5.As of yesterday, 4% of the country was under $3.00 gal. A month ago, less than 1% of the country saw prices under $3.00 gal. Conversely, only 0.6% of the United States could find prices over $4 gal. Last month, nearly 4% of prices were over that threshold.
6.Yesterday, October 21, saw the price of benchmark WTI crude oil settle below $100 bbl for the first time since July 2, 2013. On that day, the average retail price for the country was $3.499 gal, 14cts higher than yesterday’s average.
7.The only state that did NOT have a lower average yesterday than on July 2nd was South Carolina. Prices there were essentially unchanged from the July 2 reading at $3.136 gal. Every other state was under its July 2nd average, with Utah reflecting the biggest drop since that date with a 33cts gal plunge.
8.Missouri reported the lowest average in the country yesterday at $3.058 gal and Hawaii had the highest at $4.110 gal. Back on July 2, South Carolina held the title for the lowest average at $3.136 gal and unsurprisingly Hawaii had the highest at $4.295 gal.
9.In the last 36 hours, one could find gas for under $3.00 gal in the following 14 states: Louisiana ($2.63 gal), South Carolina ($2.71 gal), Kansas ($2.73 gal), Texas ($2.76 gal), Virginia ($2.85 gal), Oklahoma ($2.87 gal), Missouri ($2.88 gal), Mississippi ($2.89 gal), New Mexico ($2.89 gal), Arkansas ($2.94 gal), Illinois ($2.94 gal), Iowa ($2.95), New Jersey ($2.97 gal), and Tennessee ($2.97 gal). Georgia and South Dakota each have only one station selling gas at $2.99 gal.
10.Hawaii and Alaska are the only two states with more than 1% reporting prices over $4.50 gal. (1.9% of Hawaii has prices over $4.50 gal; 3.1% of Alaska is reporting prices over $4.50 gal.) A month ago, Hawaii had 20% of the state reporting prices over $4.50 gal and Alaska had only 1.8%.
11.Missouri is the only state where the most common price you’d see while driving around is under $3.00 gal; you’ll see $2.99 gal the most often there. Hawaii is the only state where the most common price is over $4.00 gal, at $4.059 gal.
12.Hawaii is the only state where the most expensive 1% of stations average higher than $5.00 gal, at a whopping average of $5.112 gal. A year ago, both California and Washington DC’s highest 1% of stations averaged over $5.00 gal, at $5.031 gal and $5.299 gal respectively.

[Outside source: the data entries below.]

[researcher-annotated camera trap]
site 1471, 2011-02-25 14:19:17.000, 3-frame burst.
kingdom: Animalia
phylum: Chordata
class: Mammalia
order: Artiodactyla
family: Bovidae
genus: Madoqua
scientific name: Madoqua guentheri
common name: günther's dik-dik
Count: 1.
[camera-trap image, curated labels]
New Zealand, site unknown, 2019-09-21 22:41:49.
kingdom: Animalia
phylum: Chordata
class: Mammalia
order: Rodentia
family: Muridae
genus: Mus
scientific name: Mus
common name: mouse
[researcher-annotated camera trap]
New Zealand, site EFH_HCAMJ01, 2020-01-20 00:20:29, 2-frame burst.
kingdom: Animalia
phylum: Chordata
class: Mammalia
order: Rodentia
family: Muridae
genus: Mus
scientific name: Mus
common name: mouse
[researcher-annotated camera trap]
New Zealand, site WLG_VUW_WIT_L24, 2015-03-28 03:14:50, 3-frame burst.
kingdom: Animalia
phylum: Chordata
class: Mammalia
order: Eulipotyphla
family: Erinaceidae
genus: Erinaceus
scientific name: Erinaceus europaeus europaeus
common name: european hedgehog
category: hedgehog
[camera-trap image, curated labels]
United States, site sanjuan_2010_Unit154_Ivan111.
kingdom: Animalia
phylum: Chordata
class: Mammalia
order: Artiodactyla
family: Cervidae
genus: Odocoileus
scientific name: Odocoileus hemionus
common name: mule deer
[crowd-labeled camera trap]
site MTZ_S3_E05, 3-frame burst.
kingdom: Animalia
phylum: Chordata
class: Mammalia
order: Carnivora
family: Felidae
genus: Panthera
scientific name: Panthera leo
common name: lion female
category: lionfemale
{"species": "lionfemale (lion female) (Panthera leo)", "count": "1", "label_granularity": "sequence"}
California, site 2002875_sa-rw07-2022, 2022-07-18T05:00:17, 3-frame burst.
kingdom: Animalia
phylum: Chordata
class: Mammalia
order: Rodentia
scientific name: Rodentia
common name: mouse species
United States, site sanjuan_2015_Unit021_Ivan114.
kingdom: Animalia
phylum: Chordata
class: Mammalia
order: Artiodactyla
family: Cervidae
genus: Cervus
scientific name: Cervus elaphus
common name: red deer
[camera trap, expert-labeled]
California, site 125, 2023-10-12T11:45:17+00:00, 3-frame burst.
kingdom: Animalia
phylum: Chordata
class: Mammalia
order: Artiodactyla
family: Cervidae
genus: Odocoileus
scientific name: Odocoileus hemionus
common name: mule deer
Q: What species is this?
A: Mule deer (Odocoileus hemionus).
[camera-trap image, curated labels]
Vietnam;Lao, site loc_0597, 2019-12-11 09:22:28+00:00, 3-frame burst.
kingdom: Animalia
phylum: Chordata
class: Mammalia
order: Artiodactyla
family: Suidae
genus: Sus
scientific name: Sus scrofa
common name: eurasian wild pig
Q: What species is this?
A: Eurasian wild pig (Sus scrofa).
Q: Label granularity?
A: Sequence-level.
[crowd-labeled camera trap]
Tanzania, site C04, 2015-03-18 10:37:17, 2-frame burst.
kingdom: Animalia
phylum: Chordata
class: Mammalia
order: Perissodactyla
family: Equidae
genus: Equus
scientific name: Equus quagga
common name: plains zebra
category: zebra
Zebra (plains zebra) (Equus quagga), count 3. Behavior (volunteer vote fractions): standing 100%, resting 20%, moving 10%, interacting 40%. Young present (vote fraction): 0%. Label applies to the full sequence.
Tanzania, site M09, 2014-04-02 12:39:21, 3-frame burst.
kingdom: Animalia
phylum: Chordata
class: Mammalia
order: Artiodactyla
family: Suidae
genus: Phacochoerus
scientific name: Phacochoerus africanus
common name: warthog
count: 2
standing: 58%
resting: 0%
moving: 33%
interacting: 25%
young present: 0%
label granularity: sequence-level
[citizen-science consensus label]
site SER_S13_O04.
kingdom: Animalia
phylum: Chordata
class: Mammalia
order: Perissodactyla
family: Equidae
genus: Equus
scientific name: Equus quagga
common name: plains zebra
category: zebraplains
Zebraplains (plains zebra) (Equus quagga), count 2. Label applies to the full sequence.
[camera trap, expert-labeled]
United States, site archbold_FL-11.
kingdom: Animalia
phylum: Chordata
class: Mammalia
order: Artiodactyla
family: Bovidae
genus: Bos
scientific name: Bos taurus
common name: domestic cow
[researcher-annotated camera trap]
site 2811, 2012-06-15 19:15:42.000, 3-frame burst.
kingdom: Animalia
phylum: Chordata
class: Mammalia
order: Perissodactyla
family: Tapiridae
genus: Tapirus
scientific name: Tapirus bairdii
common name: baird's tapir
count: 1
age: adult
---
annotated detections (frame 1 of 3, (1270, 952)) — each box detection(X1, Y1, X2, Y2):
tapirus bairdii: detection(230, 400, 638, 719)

13.The state with the lowest average of the least expensive 1% of stations is New Mexico, with an average of $2.84 gal. A year ago, Oklahoma had the lowest 1% of stations, averaging $3.041 gal.
14.Delaware has the least variation in prices, with only 28cts separating the 1% highest stations and 1% lowest station prices. Hawaii has the biggest differential, with $1.203 gal separating its highest and lowest priced stations. Last year, it was Vermont reporting the smallest separation, with only a 43ct difference. Washington DC reported the largest difference, with $1.80 separating the highest and lowest sites.
15.The median price in California yesterday was $3.759, making it the state with the largest change from last year’s median number, with prices 64cts gal cheaper this year.